<pseudo-code>
struct block_t
{
  struct block_t *next;
  struct per_thread_t *thread;
};
/* no aba counting needed */
struct block_anchor_t
{
  block_t *front;
};
struct per_thread_t
{
  block_anchor_t local;
  block_anchor_t shared;
  block_t *blocks;
  size_t block_sz;
  int refs; /* init to 1 */
};
void* slab_malloc( size_t );
void slab_free( void* );
block_t* slab_sys_local_pop( per_thread_t* );
void slab_sys_local_push( block_t*, int );
int slab_sys_shared_pop( per_thread_t*, int );
void slab_sys_shared_push( block_t* );
void slab_sys_tls_dtor( void* );
void* slab_malloc( size_t sz )
{
  per_thread_t *_this = pthread_getspecific(...);
  block_t *block = slab_sys_local_pop( _this );
  return ( block ) ? block + 1 : 0;
}
void slab_free( void *mem )
{
  block_t *block = ((block_t*)mem) - 1;
  per_thread_t *_this = pthread_getspecific(...);
  if ( block->thread == _this )
  {
    slab_sys_local_push( block, 0 );
  }
  else
  {
    slab_sys_shared_push( block );
  }
}
block_t* slab_sys_local_pop( per_thread_t *_this )
{
  block_t *block = _this->local.front;
  if ( ! block )
  {
    if ( ! slab_sys_shared_pop( _this, 0 ) )
    {
      return 0;
    }
    block = _this->local.front;
  }
  _this->local.front = block->next;
  ++_this->refs;
  return block;
}
void slab_sys_local_push( block_t *_this, int marked )
{
  _this->next = _this->thread->local.front;
  _this->thread->local.front = _this;
  if ( ! marked ) { --_this->refs; }
}
int slab_sys_shared_pop( per_thread_t *_this, int mark )
{
  int count = 0;
  block_t *nx, *block = XCHG( &_this->shared.front, mark );
  while ( block )
  {
    nx = block->next;
    slab_sys_local_push( block, mark );
    block = next;
    ++count;
  }
  return count;
}
void slab_sys_shared_push( block_t *_this )
{
  block_t *cmp;
  do
  {
    cmp = _this->thread->shared.front;
    _this->next = cmp & ~1;
  }
  while ( ! CAS( &_this->thread->shared.front,
                 cmp,
                 ( cmp & 1 ) ? _this | 1 : _this ) );
  if ( cmp & 1 && XADD( &_this->refs, -1 ) == 1 )
  {
    /* destroy _this->thread */
  }
}
void slab_sys_tls_dtor( void *state )
{
  per_thread_t *_this = state;
  int count = slab_sys_shared_pop( _this, 1 );
  if ( XADD( &_this->refs, -count ) == 1 )
  {
    /* destroy _this */
  }
}
This is an experimental version.
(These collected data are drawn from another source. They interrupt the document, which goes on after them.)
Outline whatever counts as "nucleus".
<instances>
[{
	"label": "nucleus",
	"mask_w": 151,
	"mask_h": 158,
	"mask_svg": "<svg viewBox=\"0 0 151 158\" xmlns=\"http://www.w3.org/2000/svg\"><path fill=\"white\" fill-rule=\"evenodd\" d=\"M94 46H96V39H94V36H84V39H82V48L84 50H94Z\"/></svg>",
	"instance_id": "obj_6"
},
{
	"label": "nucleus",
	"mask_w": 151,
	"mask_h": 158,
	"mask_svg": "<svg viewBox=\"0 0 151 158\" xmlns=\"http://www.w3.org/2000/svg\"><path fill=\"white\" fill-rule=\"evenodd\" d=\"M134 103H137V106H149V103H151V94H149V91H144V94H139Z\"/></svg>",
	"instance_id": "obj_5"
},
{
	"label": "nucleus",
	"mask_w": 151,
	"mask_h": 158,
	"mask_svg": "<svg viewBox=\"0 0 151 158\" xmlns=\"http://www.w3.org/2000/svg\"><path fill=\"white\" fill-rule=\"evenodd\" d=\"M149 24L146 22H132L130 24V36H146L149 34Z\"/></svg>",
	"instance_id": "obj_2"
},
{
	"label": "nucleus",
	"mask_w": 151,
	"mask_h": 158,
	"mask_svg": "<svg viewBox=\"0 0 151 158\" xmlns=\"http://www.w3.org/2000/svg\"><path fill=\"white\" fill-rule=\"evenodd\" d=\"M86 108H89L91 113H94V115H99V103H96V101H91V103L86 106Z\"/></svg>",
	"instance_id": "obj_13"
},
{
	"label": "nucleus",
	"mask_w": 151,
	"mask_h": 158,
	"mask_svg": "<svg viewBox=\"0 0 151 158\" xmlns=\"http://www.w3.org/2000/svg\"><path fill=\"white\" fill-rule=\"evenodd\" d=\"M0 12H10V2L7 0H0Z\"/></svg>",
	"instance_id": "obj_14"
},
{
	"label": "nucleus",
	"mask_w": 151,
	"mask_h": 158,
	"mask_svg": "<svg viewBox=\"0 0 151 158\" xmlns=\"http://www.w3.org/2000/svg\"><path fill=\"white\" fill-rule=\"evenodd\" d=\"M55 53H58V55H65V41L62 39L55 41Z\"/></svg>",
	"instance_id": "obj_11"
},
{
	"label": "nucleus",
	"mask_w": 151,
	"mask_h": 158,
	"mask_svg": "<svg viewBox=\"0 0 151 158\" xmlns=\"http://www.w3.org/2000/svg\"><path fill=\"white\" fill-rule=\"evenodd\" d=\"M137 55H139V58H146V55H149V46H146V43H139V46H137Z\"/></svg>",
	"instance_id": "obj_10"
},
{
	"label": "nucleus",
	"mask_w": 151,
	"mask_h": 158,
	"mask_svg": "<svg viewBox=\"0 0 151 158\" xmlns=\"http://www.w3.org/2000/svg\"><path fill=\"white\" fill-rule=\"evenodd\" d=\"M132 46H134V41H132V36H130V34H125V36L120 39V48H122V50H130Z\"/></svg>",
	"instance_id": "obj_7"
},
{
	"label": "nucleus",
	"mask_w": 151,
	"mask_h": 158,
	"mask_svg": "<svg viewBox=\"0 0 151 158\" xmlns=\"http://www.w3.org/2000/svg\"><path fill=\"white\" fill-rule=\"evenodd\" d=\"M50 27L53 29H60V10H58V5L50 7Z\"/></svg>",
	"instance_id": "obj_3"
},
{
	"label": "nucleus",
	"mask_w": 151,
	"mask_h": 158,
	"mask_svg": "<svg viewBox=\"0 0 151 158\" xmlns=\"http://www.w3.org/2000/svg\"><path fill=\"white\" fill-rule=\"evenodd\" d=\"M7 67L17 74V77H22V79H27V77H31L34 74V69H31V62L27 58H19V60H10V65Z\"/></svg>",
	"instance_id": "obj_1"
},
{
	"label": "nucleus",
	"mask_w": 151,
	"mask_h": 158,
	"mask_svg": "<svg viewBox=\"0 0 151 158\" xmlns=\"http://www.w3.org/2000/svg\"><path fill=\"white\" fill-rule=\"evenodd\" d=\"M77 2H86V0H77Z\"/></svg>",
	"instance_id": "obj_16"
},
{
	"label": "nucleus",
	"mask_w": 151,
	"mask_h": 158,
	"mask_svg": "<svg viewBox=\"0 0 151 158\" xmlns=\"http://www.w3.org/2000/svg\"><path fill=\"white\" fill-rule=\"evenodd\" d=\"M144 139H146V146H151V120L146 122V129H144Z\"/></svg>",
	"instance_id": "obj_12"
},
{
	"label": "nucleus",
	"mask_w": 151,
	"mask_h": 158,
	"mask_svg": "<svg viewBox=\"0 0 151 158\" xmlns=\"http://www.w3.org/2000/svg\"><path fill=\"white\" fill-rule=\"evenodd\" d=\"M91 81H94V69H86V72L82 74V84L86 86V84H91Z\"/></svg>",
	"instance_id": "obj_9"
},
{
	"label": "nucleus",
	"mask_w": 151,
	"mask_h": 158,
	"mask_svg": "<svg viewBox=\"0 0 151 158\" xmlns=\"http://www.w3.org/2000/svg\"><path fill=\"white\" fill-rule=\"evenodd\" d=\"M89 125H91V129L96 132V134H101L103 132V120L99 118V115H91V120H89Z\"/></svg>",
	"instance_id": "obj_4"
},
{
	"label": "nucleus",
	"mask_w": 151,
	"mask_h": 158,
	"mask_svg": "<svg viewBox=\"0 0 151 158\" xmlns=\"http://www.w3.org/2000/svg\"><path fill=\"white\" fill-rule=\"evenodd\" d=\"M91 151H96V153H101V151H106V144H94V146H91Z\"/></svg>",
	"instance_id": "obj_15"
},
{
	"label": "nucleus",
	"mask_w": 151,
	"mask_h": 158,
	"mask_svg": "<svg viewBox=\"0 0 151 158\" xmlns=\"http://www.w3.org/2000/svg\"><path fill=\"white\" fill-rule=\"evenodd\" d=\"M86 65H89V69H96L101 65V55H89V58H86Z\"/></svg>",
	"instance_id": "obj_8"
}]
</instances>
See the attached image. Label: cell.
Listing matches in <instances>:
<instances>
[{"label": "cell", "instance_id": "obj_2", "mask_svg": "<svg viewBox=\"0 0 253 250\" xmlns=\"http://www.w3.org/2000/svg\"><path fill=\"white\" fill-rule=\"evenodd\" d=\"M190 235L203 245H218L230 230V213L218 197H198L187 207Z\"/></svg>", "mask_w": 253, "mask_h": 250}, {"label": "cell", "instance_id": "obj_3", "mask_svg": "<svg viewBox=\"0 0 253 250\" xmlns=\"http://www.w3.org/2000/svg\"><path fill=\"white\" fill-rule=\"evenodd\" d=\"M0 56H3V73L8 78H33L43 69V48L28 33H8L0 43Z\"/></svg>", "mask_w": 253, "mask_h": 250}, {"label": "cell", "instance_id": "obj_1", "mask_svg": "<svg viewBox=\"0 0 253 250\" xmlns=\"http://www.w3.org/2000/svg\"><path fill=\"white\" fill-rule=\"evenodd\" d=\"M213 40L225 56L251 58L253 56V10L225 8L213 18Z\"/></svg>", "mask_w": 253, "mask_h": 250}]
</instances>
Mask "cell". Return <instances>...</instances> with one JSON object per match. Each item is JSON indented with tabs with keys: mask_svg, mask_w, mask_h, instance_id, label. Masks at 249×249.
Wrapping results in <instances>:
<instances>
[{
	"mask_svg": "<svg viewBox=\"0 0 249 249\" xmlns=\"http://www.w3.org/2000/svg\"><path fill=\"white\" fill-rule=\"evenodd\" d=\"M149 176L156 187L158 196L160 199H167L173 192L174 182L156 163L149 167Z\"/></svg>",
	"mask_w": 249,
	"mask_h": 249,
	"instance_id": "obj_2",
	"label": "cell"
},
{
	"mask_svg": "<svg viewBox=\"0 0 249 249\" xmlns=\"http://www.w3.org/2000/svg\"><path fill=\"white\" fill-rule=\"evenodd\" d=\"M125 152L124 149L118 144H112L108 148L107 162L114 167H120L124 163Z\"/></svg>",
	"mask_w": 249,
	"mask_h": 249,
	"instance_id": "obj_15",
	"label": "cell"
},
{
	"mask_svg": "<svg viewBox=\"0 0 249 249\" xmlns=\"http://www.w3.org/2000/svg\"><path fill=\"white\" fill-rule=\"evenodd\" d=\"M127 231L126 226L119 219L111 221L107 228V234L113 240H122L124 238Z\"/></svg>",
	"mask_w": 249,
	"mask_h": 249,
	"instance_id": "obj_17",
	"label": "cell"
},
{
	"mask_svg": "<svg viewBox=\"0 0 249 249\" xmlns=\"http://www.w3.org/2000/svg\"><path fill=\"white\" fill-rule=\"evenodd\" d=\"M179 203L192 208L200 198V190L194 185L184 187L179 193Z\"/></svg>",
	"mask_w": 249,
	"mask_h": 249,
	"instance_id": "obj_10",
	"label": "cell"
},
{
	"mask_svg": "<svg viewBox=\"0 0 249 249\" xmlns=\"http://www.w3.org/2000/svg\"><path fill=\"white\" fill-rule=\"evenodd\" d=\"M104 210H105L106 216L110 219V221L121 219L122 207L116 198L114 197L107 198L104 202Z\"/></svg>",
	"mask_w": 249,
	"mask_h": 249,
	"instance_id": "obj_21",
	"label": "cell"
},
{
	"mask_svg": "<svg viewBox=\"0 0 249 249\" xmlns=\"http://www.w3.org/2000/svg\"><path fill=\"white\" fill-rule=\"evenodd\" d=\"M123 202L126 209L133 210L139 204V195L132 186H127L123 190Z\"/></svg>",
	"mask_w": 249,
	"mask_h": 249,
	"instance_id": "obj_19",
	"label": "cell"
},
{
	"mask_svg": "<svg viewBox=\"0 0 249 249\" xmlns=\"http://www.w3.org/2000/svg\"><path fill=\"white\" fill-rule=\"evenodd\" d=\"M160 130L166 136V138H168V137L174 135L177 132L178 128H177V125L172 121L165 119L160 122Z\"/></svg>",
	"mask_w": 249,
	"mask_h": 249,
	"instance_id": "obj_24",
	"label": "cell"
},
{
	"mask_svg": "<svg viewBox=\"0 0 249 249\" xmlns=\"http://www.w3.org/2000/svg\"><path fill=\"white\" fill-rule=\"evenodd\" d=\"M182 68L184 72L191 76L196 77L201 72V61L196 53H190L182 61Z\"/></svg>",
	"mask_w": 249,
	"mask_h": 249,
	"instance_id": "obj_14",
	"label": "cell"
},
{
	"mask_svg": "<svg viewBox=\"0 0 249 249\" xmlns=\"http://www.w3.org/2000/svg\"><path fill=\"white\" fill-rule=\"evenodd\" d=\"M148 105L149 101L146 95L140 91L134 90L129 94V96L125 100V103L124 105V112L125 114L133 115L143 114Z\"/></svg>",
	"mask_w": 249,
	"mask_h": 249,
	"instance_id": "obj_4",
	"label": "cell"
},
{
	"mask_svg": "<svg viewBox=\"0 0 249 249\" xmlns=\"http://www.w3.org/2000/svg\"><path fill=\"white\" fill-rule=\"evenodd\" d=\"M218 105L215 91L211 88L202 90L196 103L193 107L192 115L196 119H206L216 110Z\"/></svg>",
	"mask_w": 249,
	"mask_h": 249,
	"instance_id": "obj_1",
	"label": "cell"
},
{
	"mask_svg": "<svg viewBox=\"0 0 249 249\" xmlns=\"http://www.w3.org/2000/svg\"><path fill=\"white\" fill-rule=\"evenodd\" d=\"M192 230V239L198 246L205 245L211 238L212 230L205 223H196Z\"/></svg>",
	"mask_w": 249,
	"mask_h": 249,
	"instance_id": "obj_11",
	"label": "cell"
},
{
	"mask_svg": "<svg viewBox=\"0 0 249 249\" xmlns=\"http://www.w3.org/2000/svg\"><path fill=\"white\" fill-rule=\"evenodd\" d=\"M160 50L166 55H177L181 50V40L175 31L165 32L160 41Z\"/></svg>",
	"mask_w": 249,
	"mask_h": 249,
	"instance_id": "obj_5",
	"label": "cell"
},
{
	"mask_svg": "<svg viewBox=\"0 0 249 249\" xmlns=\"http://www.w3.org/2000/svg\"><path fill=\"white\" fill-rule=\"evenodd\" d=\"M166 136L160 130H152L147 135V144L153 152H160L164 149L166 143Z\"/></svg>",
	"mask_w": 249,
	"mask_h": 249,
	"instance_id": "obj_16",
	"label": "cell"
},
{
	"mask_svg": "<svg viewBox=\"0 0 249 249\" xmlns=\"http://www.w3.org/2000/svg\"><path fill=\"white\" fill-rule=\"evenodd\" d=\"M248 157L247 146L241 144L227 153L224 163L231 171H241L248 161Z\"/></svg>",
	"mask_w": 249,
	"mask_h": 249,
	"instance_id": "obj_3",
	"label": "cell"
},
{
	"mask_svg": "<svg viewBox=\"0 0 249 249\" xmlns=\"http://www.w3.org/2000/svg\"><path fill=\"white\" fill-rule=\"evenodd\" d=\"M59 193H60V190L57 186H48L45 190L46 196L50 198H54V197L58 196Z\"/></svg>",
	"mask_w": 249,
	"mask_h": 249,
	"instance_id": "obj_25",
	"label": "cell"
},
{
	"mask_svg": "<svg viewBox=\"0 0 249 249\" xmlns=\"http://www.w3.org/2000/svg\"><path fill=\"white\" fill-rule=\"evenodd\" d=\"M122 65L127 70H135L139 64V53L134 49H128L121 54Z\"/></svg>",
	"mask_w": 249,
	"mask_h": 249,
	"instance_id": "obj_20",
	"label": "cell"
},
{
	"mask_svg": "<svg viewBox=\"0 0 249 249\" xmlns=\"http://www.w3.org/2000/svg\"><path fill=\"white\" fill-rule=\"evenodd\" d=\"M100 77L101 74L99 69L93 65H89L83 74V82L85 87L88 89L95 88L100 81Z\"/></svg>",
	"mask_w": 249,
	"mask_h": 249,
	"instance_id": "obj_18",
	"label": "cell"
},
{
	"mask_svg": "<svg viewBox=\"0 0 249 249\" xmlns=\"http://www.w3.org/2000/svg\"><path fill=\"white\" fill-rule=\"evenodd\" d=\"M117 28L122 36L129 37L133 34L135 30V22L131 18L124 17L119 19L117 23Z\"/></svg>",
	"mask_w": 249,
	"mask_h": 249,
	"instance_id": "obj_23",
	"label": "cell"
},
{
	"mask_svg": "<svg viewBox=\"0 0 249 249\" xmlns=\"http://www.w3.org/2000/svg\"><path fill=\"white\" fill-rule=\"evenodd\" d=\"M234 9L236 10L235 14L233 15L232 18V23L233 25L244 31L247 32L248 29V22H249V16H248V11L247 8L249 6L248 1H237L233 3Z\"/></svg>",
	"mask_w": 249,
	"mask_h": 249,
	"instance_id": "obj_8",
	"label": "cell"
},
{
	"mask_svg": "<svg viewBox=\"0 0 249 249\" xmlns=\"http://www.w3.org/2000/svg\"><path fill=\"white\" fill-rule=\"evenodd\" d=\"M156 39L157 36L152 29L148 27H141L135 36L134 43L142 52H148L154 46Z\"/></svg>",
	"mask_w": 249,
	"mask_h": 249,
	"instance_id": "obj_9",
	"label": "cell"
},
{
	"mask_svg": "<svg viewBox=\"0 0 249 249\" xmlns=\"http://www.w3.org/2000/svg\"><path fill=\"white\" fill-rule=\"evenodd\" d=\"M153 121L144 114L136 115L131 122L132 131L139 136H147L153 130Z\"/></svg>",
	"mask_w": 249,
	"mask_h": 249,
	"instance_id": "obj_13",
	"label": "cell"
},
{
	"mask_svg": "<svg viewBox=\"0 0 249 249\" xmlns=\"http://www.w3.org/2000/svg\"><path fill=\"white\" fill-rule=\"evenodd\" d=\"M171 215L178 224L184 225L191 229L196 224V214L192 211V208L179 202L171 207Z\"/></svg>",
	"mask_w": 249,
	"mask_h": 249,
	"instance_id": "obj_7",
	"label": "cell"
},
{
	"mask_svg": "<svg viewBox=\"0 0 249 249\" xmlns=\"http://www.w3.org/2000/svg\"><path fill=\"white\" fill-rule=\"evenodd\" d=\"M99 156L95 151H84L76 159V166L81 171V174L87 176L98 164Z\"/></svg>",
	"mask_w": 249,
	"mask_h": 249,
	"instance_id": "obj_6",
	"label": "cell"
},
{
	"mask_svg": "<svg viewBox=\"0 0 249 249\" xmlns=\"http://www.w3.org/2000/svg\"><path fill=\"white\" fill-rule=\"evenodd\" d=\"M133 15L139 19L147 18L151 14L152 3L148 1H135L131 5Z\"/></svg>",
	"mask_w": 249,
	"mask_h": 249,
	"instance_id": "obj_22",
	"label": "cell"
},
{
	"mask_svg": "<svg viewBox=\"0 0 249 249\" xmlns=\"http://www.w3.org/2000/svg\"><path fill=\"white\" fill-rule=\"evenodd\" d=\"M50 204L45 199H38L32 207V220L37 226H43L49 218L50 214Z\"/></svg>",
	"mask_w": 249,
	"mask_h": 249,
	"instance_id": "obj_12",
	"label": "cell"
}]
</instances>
Any questions?
;)
;(....
The slab_sys_tls_dtor function needs to be changed from this
> void slab_sys_tls_dtor( void *state )
> {
>  per_thread_t *_this = state;
>  int count = slab_sys_shared_pop( _this, 1 );
>
>  if ( XADD( &_this->refs, -count ) == 1 )
>  {
>    /* destroy _this */
>  }
> }
to this:
void slab_sys_tls_dtor( void *state )
{
  per_thread_t *_this = state;
int count = slab_sys_shared_pop( _this, 1 ) + 1;
  if ( XADD( &_this->refs, -count ) == 1 )
  {
    /* destroy _this */
  }
}
Sorry!
:O
>  if ( XADD( &_this->refs, -count ) == 1 )
^^^^^^^^^^^^^^^^
Needs to be:
> if ( XADD( &_this->refs, -count ) == count )
This is because XADD returns the old value! Humm... I think I should create 
some compliable code. This particular allocator design seems very promising.
:)